2) The responsive love of Israel to God’s prior redemptive action.
3) Inter-communal love: the love God’s people are to have for one another
When we come to Paul, these same three strands are all present (continuity). But they are reshaped in light of Jesus (discontinuity).
Just how much discontinuity there is between Paul and the OT takes us right into Old and New Perspectives on Paul, and more recent apocalyptic Paul debates. All we need to say here is that Paul’s understanding of love is comprehensively ‘reworked’ in light of the radical impact of Jesus. The result is still a recognisably Jewish theology of love, but one that is now Christologically shaped.
Strand 1) ELECTION
We can see this ‘reworking’ of love in Paul’s new understanding of election. It now includes all in Christ – both Jews and Gentiles.
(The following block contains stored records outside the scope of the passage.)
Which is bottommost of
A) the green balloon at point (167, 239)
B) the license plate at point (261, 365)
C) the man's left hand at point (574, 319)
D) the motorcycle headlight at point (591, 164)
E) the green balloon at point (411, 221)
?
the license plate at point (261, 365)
That’s quite a reworking right there.
In 2 Thessalonians 2:13 believers are chosen by God for salvation, are loved by the Lord (Jesus) and sanctified through the Spirit (a very Trinitarian verse)
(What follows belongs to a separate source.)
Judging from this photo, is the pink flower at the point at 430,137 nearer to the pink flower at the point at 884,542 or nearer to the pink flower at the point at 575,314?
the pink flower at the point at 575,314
13 But we ought always to thank God for you, brothers and sisters loved by the Lord, because God chose you as firstfruits to be saved through the sanctifying work of the Spirit and through belief in the truth.
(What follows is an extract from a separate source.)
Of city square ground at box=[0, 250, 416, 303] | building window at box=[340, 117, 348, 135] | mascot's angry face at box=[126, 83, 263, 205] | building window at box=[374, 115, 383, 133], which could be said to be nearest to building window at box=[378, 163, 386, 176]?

In Romans the ‘called’ or ‘chosen’ are also loved (Rom. 1:7; 8:28).
7 To all in Rome who are loved by God and called to be his holy people
28 And we know that in all things God works for the good of those who love him, who have been called according to his purpose.
Paul frequently uses the adjective agapētos in an elective sense of being ‘chosen’. In Romans 11:28-29 it is the Gentiles who are elected and loved
28 As far as the gospel is concerned, they are enemies for your sake; but as far as election is concerned, they are loved on account of the patriarchs, 29 for God’s gifts and his call are irrevocable.
In Ephesians 1:4-5 believers are chosen and predestined to adoption in love through Christ
4 For he chose us in him before the creation of the world to be holy and blameless in his sight. In love 5 he predestined us for adoption to sonship through Jesus Christ, in accordance with his pleasure and will
So often discussion about election get caught up in the perceived ‘unfairness’ of God choosing some and not others. But for Paul the focus is very much on election as an act of love – that reaches its fulfilment in the grace of God in Christ.